Monoコンパイルしたスクリプトで変数をリストに格納する場合、スクリプト内で静的に記述してある値は、同じ実体への参照としてリストに追加されるようです。

ただし、これはリストへの追加時と読み込みの時にこのようになっているだけで、特定の要素の値を書き換えた場合、書き換えられた部分は新しい実体になります。

【参考】Babbage Linden Office Hour 2008/09/17

Babbage Linden: the way collection operations work
Babbage Linden: is that they copy references around where they can
Babbage Linden: so, when you add an int or vector to a list
Babbage Linden: it gets boxed in to an object
Babbage Linden: and then a reference to the object is stored in the list
Babbage Linden: as you can't change the value while it's in a list
Babbage Linden: if you copy the list around
Babbage Linden: it just copies the references
Babbage Linden: instead of copying the values
Babbage Linden: so, if you put a string in a list
Babbage Linden: then repeatedly copy the list or append it to another list
Babbage Linden: the runtime copies a 4 byte reference to the string
Babbage Linden: instead of the (many byte) string itself
Babbage Linden: (it's kind of copy on write, yes)
Babbage Linden: copy on unbox

(簡単訳)コレクション操作は、可能な限り参照のコピーを行うように動作
する。リストにintやvectorを追加すると、objectにボックス化された後、
そのobjectへの参照がリストに保存される。なので、リスト中にある値を
直接変更することはできない。リスト全体をコピーする場合、リスト中の
値をすべてコピーするのではなく、それぞれの参照のみをコピーする。
文字列をリストに追加する場合、リストの本体がまたコピーされるか、別の
リストに文字列が追加される。(訳注:この部分正確に解釈できていません
が、要素を追加する場合は必ず新しくリスト全体が生成されるという意味だ
と思われます。)ランタイムは、文字列本体をコピーする代わりに、文字列
への参照である4バイトだけをコピーする。(書き込み時コピーみたいなもの)
ボックス化解除時コピー。

  • ボックス化/ボックス化解除とはCLIで使われる用語です。
  • →wikipedia ボックス化

この挙動はLSL2とは大きく異なります。LSL2では、リストの要素のすべてが実体を持っており、またコピー時も実体がすべてコピーされていました。

検証スクリプト編集

以下のスクリプトは、リストに動的要素を追加し続けるものです。 1400件程度追加されたところで、Stack-Heap collisionエラーが発生します。

#####

## 作業内容
1) Monoのリスト挙動についての文章によると、検証スクリプトではリストに何件程度追加されたところでエラーが発生するか。
2) Monoのリスト挙動についての文章を、最後の文の後から書き継ぐこと。

#####

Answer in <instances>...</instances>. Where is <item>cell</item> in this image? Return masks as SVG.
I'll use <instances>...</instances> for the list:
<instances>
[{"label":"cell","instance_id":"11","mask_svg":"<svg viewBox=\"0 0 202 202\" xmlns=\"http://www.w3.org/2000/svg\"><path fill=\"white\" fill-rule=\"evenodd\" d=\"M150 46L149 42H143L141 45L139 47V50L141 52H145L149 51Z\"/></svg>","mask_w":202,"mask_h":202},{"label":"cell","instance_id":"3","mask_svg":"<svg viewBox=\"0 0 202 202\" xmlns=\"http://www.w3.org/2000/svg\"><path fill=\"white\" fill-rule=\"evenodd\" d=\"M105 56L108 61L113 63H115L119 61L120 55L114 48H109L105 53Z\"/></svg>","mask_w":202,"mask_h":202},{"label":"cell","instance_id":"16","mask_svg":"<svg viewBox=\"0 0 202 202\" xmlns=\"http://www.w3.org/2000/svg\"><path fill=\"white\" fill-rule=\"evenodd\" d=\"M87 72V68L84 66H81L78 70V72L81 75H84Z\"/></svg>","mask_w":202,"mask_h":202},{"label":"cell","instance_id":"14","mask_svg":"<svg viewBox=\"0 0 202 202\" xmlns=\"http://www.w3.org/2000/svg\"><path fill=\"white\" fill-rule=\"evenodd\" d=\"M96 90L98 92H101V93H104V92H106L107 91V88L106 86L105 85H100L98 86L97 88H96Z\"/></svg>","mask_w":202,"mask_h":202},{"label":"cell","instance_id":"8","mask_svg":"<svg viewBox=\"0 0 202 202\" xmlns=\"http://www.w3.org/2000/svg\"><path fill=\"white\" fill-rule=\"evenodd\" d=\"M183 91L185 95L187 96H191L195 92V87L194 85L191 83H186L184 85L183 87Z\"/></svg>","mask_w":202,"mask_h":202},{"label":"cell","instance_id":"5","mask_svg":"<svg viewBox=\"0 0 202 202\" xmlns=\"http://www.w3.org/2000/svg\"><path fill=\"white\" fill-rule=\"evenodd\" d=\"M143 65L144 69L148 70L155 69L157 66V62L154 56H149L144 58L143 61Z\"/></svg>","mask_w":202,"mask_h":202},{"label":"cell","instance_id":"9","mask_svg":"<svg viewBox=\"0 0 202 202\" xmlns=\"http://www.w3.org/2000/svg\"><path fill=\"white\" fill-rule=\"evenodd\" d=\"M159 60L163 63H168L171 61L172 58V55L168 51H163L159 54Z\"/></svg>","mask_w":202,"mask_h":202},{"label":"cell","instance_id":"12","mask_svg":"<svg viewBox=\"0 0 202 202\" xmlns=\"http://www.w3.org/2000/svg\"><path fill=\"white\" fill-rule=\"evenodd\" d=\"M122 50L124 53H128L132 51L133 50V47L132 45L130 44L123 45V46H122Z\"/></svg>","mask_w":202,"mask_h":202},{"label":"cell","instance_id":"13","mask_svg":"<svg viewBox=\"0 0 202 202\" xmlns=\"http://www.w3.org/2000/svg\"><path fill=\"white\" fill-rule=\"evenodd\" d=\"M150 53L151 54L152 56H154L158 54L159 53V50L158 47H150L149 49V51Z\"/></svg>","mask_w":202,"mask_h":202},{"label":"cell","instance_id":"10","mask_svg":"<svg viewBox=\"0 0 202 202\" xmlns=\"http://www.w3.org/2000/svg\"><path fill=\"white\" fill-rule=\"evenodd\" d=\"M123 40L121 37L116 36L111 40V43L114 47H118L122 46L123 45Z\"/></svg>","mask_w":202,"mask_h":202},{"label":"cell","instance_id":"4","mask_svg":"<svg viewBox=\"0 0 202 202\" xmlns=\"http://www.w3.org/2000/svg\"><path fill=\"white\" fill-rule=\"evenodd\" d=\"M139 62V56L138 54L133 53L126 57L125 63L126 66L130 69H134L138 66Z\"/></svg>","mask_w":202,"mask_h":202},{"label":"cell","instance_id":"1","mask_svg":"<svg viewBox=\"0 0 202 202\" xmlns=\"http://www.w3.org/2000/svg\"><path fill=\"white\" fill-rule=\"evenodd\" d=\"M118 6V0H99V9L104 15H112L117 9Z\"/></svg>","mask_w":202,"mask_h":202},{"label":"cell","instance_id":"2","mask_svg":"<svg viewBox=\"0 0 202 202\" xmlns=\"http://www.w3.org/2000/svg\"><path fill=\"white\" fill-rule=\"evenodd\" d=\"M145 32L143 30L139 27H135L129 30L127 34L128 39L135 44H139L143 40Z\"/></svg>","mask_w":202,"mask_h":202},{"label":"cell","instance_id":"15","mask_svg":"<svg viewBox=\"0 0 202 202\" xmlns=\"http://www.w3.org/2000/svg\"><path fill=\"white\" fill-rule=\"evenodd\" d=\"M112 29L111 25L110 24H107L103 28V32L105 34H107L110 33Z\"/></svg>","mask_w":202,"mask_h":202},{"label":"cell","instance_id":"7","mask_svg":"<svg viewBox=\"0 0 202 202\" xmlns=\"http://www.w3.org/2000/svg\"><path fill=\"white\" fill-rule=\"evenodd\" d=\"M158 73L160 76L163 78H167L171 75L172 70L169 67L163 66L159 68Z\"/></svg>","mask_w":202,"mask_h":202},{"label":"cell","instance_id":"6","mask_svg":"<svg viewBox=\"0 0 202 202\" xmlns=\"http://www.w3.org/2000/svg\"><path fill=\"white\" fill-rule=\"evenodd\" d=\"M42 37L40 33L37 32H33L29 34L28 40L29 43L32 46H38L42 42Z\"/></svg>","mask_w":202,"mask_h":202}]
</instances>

#####

## 演習結果
1) 1400件程度追加されたところで、Stack-Heap collisionエラーが発生する。

2)
default
{
    state_entry()
    {
        string data = "テスト";
        list li;
        integer cnt;
        @loop;
        {
            li += llStringTrim( data, STRING_TRIM );
            ++cnt;
            llSetText((string)cnt + "/" + (string)llGetFreeMemory(),
                <1.0, 1.0, 1.0>, 1.0);
        } jump loop;
    }
}

これを、以下のように静的な要素を追加し続けるようにすると、7600件程度まで追加できてしまいます。

default
{
    state_entry()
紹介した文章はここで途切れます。